Show that $\int_{-\infty}^{\infty}\frac{x}{1+x^2y^2} dy$ is not continuous

We want to show that $\int_{-\infty}^{\infty}f(x,y) dy$ is not continuous on $[-a,a]$. By criterion:

$x\in I$,

$I = [-a,a]$,

$f(x,y)= \frac{x}{1+x^2y^2}$

There doesn't exist a function $h(y)$ such that for $x\in I$ the $|f(x,y)|\leq h(y)$ holds.
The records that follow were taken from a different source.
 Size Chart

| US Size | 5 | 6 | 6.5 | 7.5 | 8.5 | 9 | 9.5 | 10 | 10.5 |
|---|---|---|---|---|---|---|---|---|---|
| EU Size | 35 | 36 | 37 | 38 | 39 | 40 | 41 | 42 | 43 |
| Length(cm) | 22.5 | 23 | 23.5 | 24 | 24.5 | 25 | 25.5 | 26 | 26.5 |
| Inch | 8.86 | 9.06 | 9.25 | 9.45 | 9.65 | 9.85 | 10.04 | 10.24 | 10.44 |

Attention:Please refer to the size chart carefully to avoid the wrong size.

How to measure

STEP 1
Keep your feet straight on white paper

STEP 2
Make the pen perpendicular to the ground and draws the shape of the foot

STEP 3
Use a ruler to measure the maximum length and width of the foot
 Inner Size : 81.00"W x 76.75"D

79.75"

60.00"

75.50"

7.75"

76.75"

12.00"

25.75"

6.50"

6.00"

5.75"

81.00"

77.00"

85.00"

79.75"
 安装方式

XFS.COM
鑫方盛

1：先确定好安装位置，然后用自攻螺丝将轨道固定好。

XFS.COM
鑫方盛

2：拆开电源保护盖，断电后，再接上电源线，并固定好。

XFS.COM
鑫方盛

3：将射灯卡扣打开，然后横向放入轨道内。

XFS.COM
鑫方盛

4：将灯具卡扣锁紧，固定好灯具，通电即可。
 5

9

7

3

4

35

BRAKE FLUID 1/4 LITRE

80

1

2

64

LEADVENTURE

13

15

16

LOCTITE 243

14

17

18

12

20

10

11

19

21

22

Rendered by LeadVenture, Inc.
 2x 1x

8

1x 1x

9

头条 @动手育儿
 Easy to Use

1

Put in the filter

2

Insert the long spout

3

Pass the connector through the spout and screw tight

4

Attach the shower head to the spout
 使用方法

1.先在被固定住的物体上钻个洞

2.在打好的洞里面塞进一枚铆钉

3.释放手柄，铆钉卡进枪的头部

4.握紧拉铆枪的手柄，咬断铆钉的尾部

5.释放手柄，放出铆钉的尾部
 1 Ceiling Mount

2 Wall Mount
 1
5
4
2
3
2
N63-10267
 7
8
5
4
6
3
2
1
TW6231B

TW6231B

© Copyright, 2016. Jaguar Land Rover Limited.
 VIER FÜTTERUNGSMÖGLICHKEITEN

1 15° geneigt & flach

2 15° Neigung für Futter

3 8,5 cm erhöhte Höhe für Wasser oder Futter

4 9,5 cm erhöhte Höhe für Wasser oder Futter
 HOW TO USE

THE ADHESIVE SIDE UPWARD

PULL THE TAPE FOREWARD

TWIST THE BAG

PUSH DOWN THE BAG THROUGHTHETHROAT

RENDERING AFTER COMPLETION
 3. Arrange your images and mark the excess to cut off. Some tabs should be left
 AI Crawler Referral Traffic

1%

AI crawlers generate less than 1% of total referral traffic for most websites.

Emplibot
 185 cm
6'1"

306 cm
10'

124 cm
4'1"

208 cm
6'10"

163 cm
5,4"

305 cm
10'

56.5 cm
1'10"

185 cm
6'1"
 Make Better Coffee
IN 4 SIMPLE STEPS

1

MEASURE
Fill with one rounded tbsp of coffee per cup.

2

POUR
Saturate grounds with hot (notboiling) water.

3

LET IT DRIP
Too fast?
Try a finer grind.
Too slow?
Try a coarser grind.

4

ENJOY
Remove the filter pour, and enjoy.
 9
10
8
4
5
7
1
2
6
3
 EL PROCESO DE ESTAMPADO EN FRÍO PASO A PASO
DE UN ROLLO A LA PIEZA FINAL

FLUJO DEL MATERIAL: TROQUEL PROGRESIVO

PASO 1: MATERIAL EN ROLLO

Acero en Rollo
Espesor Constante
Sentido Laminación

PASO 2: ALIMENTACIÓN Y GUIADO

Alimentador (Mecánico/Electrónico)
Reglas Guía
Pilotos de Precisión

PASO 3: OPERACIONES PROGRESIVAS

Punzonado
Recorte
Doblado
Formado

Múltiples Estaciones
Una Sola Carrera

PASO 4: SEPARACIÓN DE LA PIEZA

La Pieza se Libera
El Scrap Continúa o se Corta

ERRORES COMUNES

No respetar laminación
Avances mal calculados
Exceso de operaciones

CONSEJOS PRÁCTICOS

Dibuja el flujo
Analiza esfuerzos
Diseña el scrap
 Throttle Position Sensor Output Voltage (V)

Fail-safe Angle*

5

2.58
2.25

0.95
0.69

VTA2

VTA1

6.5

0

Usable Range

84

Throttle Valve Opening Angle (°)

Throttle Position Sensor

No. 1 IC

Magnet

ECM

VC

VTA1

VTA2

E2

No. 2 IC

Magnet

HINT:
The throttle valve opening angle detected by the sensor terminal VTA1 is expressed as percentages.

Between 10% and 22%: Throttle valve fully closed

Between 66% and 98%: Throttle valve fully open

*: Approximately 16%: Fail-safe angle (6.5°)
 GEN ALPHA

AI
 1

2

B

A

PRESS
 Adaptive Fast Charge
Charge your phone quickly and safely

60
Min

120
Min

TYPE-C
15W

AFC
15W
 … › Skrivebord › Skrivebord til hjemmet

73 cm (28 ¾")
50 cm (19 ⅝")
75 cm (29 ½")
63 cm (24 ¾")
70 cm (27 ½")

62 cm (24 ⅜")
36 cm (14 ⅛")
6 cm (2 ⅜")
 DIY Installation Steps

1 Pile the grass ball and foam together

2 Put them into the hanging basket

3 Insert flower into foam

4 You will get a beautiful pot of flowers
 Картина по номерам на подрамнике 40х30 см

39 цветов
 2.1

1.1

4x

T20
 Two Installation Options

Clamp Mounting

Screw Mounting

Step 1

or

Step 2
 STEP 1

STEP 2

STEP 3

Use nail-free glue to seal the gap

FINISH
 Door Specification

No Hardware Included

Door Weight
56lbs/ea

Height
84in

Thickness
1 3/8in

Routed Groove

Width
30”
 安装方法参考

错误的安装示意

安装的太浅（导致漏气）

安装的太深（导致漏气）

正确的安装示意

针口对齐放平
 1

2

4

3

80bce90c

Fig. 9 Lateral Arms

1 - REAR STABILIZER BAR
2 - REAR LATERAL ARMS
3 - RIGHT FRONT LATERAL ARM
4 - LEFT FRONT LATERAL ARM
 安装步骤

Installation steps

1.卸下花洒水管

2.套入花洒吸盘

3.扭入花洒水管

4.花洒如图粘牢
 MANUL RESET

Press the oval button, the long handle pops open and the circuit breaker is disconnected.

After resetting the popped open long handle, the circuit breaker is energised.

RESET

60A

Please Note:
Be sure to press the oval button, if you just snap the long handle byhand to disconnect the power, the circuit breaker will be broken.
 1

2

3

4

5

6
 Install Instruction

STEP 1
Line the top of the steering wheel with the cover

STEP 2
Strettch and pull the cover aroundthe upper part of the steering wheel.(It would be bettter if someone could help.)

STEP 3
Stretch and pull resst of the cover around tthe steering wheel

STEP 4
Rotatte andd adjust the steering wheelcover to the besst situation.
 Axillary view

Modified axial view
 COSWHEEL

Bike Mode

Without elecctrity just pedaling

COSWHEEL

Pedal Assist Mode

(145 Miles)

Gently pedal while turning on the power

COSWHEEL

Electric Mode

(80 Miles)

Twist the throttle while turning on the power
So besides looking at the endpoints $x=-a$ and $x= a$, what I would do here is to look at partial derivatives by $y$ and by $x$. However in the solutions there are only partial by $x$, why is that so (arent we looking to find the maximum of the whole function?) ?

Solution 1:

If $x > 0$, the substitution $u=xy$ gives $$\int_{-\infty}^{\infty}\frac{x}{1+x^2y^2} dy = \int_{-\infty}^{+\infty} \frac{1}{1+u^2} du = \pi$$

If $x < 0$, the same substitution gives $$\int_{-\infty}^{\infty}\frac{x}{1+x^2y^2} dy = -\int_{-\infty}^{+\infty} \frac{1}{1+u^2} du = -\pi$$

so the function $\displaystyle{x \mapsto \int_{-\infty}^{\infty}\frac{x}{1+x^2y^2} dy}$ is clearly not continuous at the point $x=0$.